Belmaine bowed, though not deeply. Men like him measured respect in inches and spent none where they could save it.
“Mistress...?”
“Quinn,” Thomas said.
“Mistress Quinn,” Belmaine said, tasting it. “A pleasure. A rare one, if I may say so.”
“You may say whatever you like,” Amelia said pleasantly. “Most men do.”
Hob coughed into his fist.
Walter closed his eyes.
Against all sense and safety, Thomas felt a spark of pride.
Belmaine’s brows lifted, then his smile widened. “A sharp wit. Ashcombe has grown livelier than I was led to believe.”
“Harvest does that,” Amelia said.
“Does it?” His gaze flicked to the tally stick in her hand. “And do you assist with the harvest accounts?”
Amelia looked down at the tally as if surprised to find it there. “I carry things.”
“She carries trouble,” Edith muttered from the doorway.
Belmaine’s eyes moved to Edith, dismissed her, and returned to Amelia.
“A household always wants a woman’s hand,” Belmaine said. “Especially one so unexpected.”
“Edith,” he said. “Mistress Quinn was helping you.”
Edith understood at once. “Aye, she was.”
Amelia looked as if she might argue.
Thomas gave her a look.
She gave him one back.
For a moment they had an entire quarrel without a word, which seemed to interest Belmaine far too much.
At last Amelia dipped her head. “If you will excuse me.”
Belmaine bowed over her hand before Thomas could prevent it.
Amelia froze.
So did Thomas.
Belmaine did not kiss her fingers, which proved the man had some wish to leave Ashcombe with his teeth still in his head.
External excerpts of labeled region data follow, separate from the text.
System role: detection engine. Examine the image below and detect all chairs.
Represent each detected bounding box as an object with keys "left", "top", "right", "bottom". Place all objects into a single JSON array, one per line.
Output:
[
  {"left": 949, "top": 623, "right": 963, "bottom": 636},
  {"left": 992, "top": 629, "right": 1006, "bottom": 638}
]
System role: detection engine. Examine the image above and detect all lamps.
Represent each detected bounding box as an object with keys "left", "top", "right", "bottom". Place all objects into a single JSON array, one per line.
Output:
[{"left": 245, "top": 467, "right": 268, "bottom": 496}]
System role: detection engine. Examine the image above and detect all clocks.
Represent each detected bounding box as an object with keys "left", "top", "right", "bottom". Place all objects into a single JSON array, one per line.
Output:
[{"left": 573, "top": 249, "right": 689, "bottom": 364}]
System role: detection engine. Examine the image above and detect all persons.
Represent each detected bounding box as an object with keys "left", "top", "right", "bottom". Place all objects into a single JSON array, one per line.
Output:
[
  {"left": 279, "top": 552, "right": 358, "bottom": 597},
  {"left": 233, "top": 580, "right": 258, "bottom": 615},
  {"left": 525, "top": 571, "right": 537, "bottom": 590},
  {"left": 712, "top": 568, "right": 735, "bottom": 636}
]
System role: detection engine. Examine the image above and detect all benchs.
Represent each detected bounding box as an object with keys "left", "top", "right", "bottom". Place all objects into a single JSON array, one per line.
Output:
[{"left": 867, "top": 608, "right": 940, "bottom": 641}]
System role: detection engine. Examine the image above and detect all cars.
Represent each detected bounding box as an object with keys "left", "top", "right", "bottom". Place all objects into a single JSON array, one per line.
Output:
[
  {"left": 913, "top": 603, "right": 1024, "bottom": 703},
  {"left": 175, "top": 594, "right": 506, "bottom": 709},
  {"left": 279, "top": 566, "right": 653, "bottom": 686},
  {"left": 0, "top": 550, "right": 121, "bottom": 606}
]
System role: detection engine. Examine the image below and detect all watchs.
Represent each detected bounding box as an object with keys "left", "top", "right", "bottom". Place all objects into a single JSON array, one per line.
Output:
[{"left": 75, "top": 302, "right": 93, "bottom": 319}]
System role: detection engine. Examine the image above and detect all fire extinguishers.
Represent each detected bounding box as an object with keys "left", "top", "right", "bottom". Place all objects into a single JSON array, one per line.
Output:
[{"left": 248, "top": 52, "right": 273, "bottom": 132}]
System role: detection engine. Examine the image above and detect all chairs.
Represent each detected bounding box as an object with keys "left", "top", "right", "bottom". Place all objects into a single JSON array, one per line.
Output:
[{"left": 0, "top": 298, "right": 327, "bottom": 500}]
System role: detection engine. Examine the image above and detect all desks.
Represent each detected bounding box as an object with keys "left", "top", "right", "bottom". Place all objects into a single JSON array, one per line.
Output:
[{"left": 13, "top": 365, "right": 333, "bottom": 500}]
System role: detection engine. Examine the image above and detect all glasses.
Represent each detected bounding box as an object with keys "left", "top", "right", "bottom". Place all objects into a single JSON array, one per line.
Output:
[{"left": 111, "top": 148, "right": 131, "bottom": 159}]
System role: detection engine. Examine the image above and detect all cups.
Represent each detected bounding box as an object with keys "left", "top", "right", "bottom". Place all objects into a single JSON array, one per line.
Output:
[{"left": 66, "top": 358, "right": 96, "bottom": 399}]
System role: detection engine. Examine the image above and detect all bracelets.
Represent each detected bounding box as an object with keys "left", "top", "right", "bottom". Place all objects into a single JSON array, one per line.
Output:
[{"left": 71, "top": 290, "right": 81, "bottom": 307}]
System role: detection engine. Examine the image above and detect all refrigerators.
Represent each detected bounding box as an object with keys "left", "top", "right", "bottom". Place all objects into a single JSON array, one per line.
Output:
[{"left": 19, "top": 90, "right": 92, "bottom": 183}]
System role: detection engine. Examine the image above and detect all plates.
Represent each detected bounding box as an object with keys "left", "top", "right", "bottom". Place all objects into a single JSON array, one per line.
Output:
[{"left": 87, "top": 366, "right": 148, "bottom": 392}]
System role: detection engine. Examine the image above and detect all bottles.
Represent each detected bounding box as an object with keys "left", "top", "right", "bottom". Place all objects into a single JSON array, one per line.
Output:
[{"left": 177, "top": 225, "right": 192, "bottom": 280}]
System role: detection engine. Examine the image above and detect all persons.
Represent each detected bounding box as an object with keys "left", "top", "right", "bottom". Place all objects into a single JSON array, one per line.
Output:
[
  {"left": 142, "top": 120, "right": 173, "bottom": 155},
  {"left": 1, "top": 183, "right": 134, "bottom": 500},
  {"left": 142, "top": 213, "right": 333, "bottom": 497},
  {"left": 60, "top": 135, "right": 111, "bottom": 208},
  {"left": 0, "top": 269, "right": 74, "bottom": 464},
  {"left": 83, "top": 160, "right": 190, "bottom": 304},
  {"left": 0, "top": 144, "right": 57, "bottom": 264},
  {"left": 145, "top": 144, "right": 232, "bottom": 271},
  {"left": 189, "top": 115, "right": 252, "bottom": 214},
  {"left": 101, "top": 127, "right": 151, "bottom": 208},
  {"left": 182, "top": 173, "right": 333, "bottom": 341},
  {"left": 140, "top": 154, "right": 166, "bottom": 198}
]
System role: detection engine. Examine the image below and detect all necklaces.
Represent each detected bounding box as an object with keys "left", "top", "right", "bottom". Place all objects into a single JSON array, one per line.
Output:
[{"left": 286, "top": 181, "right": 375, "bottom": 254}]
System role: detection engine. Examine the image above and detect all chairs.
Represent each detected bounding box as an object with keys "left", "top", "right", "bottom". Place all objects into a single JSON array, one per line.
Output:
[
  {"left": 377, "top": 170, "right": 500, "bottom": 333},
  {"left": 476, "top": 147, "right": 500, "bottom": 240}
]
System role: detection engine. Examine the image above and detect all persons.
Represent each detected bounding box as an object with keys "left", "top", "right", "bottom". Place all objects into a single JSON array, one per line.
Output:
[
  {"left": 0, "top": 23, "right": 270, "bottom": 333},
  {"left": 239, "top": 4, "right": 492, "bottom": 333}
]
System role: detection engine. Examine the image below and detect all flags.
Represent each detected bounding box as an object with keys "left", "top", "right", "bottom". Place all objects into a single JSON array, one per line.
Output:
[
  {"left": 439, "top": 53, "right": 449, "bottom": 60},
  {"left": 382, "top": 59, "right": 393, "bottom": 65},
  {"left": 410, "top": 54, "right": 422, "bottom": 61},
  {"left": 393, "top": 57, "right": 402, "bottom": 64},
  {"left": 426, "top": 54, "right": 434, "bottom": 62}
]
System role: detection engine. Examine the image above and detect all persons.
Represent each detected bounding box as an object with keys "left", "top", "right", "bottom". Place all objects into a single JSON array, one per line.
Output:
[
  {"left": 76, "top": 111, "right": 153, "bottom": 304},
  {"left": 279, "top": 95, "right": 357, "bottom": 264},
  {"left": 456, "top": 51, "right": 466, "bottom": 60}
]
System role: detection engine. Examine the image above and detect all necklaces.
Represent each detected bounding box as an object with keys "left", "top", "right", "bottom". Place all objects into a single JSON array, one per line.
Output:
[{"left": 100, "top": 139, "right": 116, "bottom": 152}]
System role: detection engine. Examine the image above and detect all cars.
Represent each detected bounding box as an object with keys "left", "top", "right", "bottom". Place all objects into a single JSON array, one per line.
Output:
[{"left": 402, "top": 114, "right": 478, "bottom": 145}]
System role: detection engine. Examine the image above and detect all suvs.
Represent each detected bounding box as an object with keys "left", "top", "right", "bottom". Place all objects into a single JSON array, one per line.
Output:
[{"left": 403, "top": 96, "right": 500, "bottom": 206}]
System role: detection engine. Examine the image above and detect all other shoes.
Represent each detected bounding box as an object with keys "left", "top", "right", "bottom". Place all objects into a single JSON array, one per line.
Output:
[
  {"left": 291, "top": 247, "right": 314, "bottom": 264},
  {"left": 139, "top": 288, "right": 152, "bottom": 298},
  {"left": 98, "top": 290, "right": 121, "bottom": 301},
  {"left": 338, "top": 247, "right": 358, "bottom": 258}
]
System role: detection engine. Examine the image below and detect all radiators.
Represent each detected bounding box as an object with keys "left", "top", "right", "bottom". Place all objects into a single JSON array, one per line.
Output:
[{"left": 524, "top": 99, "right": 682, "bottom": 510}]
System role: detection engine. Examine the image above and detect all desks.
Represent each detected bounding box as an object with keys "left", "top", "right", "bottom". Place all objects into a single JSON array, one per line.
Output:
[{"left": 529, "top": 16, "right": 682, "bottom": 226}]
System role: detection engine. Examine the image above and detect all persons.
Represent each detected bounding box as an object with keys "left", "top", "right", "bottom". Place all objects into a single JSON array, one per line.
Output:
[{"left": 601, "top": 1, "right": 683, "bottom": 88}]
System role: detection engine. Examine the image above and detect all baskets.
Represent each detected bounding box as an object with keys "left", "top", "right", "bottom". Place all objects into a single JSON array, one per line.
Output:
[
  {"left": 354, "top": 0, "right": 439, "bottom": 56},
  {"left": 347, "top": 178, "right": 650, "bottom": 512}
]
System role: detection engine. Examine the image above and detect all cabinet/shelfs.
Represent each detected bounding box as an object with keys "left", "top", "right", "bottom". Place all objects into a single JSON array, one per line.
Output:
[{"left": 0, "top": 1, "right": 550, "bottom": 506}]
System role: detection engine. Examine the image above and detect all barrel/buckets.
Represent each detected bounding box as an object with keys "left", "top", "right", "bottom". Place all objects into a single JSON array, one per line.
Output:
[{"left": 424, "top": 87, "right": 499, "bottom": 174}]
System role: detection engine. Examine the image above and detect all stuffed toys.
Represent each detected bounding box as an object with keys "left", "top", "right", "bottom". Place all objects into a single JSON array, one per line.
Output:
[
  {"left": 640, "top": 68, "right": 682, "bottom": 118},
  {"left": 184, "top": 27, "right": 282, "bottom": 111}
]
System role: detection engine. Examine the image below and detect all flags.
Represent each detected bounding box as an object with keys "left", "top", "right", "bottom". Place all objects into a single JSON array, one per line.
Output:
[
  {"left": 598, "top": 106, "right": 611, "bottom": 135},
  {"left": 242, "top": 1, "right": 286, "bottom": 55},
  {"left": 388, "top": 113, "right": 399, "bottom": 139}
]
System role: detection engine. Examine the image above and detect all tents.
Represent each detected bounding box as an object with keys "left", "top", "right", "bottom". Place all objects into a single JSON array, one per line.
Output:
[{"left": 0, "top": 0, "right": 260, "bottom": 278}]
He merely held her hand half a heartbeat too long, his thumb resting over her knuckles.
“A pleasure,” he said again.
Amelia pulled her hand back with a smile so polite Thomas knew she wanted to wipe her fingers on her gown.
She went inside with Edith, shoulders straight.
Only when she had vanished into the hall did Thomas remember there were other men in the yard and that he was not permitted to challenge a guest to single combat for holding a woman’s hand too long.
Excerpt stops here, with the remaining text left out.